Subjektives Rechtfertigungselement

Entsprechend dem Wortlaut des § 34 StGB und parallel zu § 32 StGB verdient die Ansicht Vorzug, die zumindest einen nicht ganz in den Hintergrund tretenden zielgerichteten Rettungswillen verlangt.14


  1. Parallel zur Nothilfe des § 32 II Alt. 2 StGB erstreckt sich § 34 StGB auch auf die „Notstandshilfe“ (Rengier, Strafrecht AT, 11. Aufl. 2019, § 19 Rn. 1).
  2. Zum Folgenden: Rengier, Strafrecht AT, 11. Aufl. 2019, § 19 Rn. 3 – 5.
  3. Rengier, Strafrecht AT, 11. Aufl. 2019, § 19 Rn. 6.
  4. Das folgt aus der Formulierung „oder ein anderes Rechtsgut“ (Rengier, Strafrecht AT, 11. Aufl. 2019, § 19 Rn. 8).
  5. Rengier, Strafrecht AT, 11. Aufl. 2019, § 19 Rn. 7.
  6. Hier und zum Folgenden: Rengier, Strafrecht AT, 11. Aufl. 2019, § 19 Rn. 9.
  7. BGH, Urt. v. 25.03.2003 – 1 StR 483/02, BGHSt 48, 255, 259 (Haustyrannen-Fall“).
  8. Hier und zum Folgenden: Rengier, Strafrecht AT, 11. Aufl. 2019, § 19 Rn. 20 – 23.
  9. Erforderlich ist ein qualifiziertes und nicht bloß einfaches (aber eindeutiges) Überwiegen (MünchKomm-StGB/Erb, 3. Aufl. 2017, § 34 Rn. 108 f.; Rengier, Strafrecht AT, 11. Aufl. 2019, § 19 Rn. 43; a. A. Perron, in: Schönke/ Schröder, StGB, 30. Aufl. 2019, § 34 Rn. 45; Roxin, Strafrecht AT I, 4. Aufl. 2006, § 16 Rn. 89 f.).
  10. Zum Folgenden: Rengier, Strafrecht AT, 11. Aufl. 2019, § 19 Rn. 26 – 43.
  11. Leben gegen Leben darf allerdings weder in qualitativer noch in quantitativer Hinsicht gegeneinander abgewogen werden.
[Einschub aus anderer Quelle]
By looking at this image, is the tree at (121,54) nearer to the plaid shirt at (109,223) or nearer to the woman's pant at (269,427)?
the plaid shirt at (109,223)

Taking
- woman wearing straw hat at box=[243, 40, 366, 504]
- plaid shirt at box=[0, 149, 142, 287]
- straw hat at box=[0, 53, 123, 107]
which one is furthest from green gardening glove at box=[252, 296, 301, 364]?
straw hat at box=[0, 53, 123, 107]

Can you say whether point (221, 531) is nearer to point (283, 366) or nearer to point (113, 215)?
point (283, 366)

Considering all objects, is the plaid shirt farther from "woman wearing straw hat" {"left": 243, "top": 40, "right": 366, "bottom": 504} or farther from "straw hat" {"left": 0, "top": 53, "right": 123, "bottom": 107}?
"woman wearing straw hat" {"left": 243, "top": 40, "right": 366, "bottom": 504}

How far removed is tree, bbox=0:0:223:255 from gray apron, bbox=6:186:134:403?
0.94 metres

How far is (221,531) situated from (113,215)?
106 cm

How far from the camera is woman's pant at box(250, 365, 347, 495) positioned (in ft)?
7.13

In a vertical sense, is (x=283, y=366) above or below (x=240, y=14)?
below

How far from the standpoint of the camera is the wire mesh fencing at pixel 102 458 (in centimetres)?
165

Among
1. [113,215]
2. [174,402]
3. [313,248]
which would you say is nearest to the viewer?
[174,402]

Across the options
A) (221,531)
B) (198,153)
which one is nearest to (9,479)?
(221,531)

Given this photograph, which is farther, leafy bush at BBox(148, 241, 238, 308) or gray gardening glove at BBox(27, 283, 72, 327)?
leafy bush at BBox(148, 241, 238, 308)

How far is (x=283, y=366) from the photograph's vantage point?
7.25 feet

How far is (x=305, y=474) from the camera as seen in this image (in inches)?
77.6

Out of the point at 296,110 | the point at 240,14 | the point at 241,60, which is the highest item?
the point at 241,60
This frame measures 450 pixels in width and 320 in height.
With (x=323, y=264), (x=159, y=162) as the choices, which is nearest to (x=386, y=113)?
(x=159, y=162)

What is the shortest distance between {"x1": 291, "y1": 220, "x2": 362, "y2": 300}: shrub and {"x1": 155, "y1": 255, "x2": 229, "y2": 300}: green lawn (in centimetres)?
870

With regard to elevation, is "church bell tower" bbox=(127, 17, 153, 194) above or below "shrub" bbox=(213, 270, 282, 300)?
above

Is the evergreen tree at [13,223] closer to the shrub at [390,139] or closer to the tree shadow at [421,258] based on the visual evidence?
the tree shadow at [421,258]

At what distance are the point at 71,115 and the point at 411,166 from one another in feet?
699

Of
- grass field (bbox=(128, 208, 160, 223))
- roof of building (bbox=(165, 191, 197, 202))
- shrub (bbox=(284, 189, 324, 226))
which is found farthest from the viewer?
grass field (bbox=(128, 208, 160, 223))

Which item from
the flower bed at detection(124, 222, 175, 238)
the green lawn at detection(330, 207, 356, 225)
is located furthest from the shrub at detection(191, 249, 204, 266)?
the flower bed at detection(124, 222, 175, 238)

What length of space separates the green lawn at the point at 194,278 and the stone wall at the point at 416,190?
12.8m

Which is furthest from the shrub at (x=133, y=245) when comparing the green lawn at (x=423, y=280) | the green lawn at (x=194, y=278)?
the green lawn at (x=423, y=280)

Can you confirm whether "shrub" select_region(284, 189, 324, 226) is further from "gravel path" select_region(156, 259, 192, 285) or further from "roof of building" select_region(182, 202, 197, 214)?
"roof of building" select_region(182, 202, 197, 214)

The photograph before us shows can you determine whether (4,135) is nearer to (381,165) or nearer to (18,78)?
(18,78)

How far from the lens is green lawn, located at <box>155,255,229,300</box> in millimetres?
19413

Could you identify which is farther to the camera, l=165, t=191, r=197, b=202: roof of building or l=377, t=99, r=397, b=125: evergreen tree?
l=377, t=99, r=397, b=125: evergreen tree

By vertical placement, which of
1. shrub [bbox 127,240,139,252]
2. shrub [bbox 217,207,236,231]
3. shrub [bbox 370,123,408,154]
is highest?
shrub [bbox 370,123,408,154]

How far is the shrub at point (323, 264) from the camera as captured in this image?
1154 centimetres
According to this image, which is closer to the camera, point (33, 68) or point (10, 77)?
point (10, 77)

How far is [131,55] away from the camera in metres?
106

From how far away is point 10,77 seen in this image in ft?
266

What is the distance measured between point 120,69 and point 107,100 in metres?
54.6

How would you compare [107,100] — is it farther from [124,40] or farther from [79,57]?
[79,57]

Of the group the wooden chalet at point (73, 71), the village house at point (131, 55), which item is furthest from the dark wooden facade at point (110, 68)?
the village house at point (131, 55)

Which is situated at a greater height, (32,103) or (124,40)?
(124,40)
Als Beispiel dient der Flugzeugabschuss-Fall: Steuern Terroristen ein voll besetztes Passagierflugzeug in Richtung eines mit mehreren Tausend Menschen besetztes Gebäude, kann der Abschuss der Flugzeugs nicht gerechtfertigt sein kann. § 32 StGB kann lediglich die Tötung der angreifenden Terroristen rechtfertigen. Das Leben der Flugpassagiere darf nicht gegen das Leben der vielen Tausend Menschen in dem Zielgebäude abgewogen werden (h. M.; Roxin, ZIS 2011, 552 ff.; Streng, FS Stöckel, 2010, 135 ff.; a. A. Rogall NStZ 2008, 1 ff.; siehe auch das Theaterstück „Terror“ von Ferdinand von Schirach).
  12. Rengier, Strafrecht AT, 11. Aufl. 2019, § 19 Rn. 48.
  13. Joecks/Jäger, StGB, 12. Aufl. 2018, § 34 Rn. 31.
  14. BGH, Urt. v. 23.08.1979 – 4 StR 316/79, NJW 1979, 2621, 2622.